Ridicule par instants
J’ai l’air de me moquer, mais avouons que, fondu dans le kitsch outré de l’improbable reconstitution se glisse, à un moment, l’étreinte chorégraphiée, ardente, sensuelle, capiteuse, de ces deux anatomies mâles, en transe sous l’effet de l’ayahuasca – et c’est, visuellement, une magnifique séquence. Saluons également la bande-son signée Trent Reznor et Atticus Ross, émaillée de titres de New Order, de Prince ou de Nirvana… Luca Guadagnino ne résiste pas, dans une séquence onirique moins convaincante que celle évoquée plus haut, à transposer sur ses deux héros le célèbre épisode qui, bien réel, causa la mort accidentelle de Joan Vollmer, la femme de William S. Burroughs (la pauvre) : le colt de l’écrivain visait le verre que, par jeu, elle avait posé sur son crâne ; la balle s’est plantée dans le front ; le verre est tombé ; Joan aussi. Fallait-il à tout prix, dans le film, reporter sur les personnages de Lee et Eugene ce trauma, fondateur de l’écriture si particulière de Burroughs ? Un peu téléphoné, comme on dit. Enfin, dans le troisième et ultime « chapitre » du film, celui-ci distendu à l’excès, l’échappée de nos deux amis-amants dans l’antre tropical de la sorcière botaniste (Lesley Manville) dispensatrice de l’hallucinogène convoité, confine au ridicule par instants…

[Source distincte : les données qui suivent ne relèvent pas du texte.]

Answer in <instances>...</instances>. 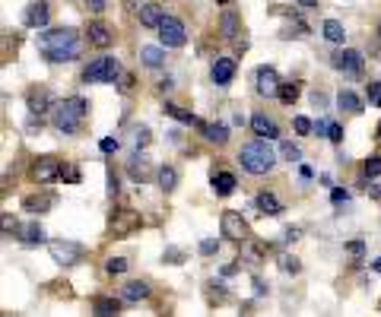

Et dire qu’en 2025, dans notre époque devenue si chatouilleuse pour ce qui tient à l’amour vénal, au fameux « consentement » – maître-mot de l’inquisition woke – à la différence d’âge dans le rapport sexuel, et tout simplement au désir, tout ce petit monde de pervers polymorphes serait mis en examen vite fait ! L’univers Queer – sex and drugs and rock and roll – n’est plus ce qu’il était, vraiment : c’est peut-être la leçon subliminale de ce film, plus consternant dans sa forme que dans ses intentions. Mon conseil, au sortir de la séance ? Filez acheter Queer, le roman. Rien de mieux qu’un retour aux sources.
Queer. Film de Luca Guadagnino. Avec Daniel Craig, Drew Starkey… Italie, Etats-Unis, couleur, 2024. Durée : 2h16
A lire: Queer, roman de William S. Burroughs. Editions Christian Bourgois, 2025.